The proteomics workflow is illustrated in Figure 1 and has been described in detail in (E. S. Orwoll et al., 2018). Briefly, 150 µL of serum from the baseline MrOS visit that had been stored at −80°C since collection was depleted of 14 high‐abundance proteins using IgY14 immunoaffinity depletion columns (Sigma‐Aldrich, St. Louis, MO, USA) and digested with trypsin. A pooled serum from 102 MrOS participants served as technical control of sample processing and analysis; they were embedded throughout the proteomic runs. The tryptic peptide samples were analyzed using a LC‐IMS‐MS platform (Baker et al., 2010, 2014). Specifically, the analytical platform utilized in this work coupled a 1‐m ion mobility drift tube and an Agilent 6224 time‐of‐flight (TOF) mass spectrometer with an upgraded 1.5‐m TOF flight tube providing resolution of ~25,000. The coupled high‐performance LC (HPLC) system was a fully automated in‐house built 4‐column system equipped with in‐house packed capillary columns (30‐cm long having an o.d. of 360 µm, i.d. of 75 µm, and 3‐µm C18 packing material) and operated under a constant flow rate of 1 µL/min (Livesay et al., 2008). Ten µL of each sample was loaded onto a reverse‐phase column and separated over a 58‐min gradient from 100% of mobile phase A (0.5% formic acid in water) to 60% B (0.5% formic acid in 100% acetonitrile). Specifically, the percentage of mobile phase B for 0, 1.2, 12, 51, 58, 59, and 62 minutes was 0, 8, 12, 35, 60, 95, and finally 0% completing the separation/wash cycle. The acquisition range for the MS spectra extended from 100 to 3200 m/z. The details of the platform performance have been described elsewhere (Baker et al., 2010). Detection and quantification of LC‐IMS‐MS features with characteristic (mass, charge, LC elution time, IMS drift time and abundance) was performed using Decon2LS (Jaitly et al., 2009) and FeatureFinder (Crowell et al., 2013) software tools. The detected features were identified by mapping their mass, elution time, and drift time using VIPER software tools (Crowell et al., 2013; Zimmer et al., 2006) and linked to known proteins. Peptide abundances were log10 transformed. We removed outliers flagged by a multivariate distance measure. Data normalization was based on estimates of technical variability that were computed from measured abundances of peptides that were detected in all 102 pooled control samples.

4.4. Statistical analyses

4.4.1. Peptide and protein‐level associations with long‐lived status

We have published portions of our statistical analysis pipeline previously (Nielson et al., 2017; E. S. Orwoll et al., 2018). We used bias‐corrected estimates from linear regression models to estimate associations between individual peptide abundances and long‐lived status, followed by Bayesian meta‐analyses that combined peptide‐level results to yield associations at the protein level. We then used a resampling procedure to ensure protein‐level estimates were stable.

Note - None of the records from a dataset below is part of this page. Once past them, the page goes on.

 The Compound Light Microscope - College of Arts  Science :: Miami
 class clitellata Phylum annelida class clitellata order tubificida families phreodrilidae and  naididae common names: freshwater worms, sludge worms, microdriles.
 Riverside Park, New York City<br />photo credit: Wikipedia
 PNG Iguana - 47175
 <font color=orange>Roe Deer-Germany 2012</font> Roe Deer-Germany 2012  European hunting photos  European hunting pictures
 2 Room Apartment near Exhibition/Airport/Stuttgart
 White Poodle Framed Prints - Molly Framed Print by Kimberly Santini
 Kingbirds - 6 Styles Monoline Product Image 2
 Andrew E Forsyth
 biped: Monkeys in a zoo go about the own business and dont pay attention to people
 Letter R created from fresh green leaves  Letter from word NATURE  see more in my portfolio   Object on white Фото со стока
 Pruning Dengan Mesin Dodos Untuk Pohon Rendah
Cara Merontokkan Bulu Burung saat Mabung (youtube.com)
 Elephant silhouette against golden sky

The linear regression model used normalized log10 peptide abundance levels as the dependent variable, and incorporated adjustments only for participant age and the population‐based birth‐cohort cumulative hazard at age to account for differential hazard at the same age in different subcohorts. Measures of body mass index were essentially identical in long‐lived and control groups. The models included indicators for MrOS clinical site (to ensure no variability based on unappreciated differences in study conduct between sites) and an indicator for peptides whose abundance was partially imputed during mass‐spectrometry analysis. The fold difference between peptide abundance in the longevity group and the short‐lived group was estimated as the antilog of β1 from the following model:

log10peptideabundanceμ+β1alive90th+β2age+β3cumhazard+adjustmentvariables+error

Our approach to account for bias in the peptide fold changes caused by missing peptide values was application of the Heckman selection model (Heckman, 1979), the details of which have been previously described (Nielson et al., 2017).

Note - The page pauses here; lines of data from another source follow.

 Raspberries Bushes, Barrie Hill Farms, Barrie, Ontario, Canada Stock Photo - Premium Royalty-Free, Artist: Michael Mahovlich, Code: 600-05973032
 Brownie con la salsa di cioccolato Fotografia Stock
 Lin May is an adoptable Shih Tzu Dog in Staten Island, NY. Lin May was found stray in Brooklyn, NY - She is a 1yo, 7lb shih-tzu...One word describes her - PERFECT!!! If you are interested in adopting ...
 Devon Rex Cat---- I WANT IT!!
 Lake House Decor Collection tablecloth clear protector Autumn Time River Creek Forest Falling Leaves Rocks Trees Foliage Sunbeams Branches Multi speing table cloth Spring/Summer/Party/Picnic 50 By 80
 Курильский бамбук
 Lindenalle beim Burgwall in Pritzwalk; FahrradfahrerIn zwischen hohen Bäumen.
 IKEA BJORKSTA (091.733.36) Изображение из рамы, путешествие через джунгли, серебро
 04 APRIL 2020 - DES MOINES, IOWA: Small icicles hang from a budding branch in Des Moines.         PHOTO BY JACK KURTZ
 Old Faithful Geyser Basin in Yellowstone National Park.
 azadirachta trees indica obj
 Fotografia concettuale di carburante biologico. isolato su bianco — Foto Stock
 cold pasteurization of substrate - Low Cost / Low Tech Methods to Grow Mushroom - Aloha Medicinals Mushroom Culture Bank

Peptide associations were combined by Bayesian meta‐analysis to yield protein‐level effects ("meta‐effects") based on all peptides mapped to a protein. The sampling variance of each individual peptide estimate was estimated by the squared standard error of the association effect (from the peptide‐level model) and assumed to be a known fixed quantity. We imposed mildly informative Bayesian prior distributions for the mean and variance of the peptide associations, specifically that they were normally distributed with mean 0 and variance 1 on the log10 abundance scale, and that the variance was inverse‐gamma distributed with both shape and scale parameters set to 1/100. Estimation was done via Gibbs sampling, and the model was estimated using Markov Chain Monte Carlo (MCMC) with an adaptive burn‐in of 2500 samples and initial MCMC sample size of 10000, times a scaling factor equal to the base‐10 log of the peptide count (or 1, if the peptide count was less than 10), with interim checks for convergence and adaptive expansion of the MCMC sample size if needed. As a sensitivity analysis, the peptide models were re‐estimated with the inclusion of the first 4 GWAS principal components (accounting for >75% of the variance in a GWAS analysis of the MrOS cohort) to adjust for potential genetic biases in the cohort composition and then meta‐analyzed by protein as above, but the impact of this additional adjustment was negligible.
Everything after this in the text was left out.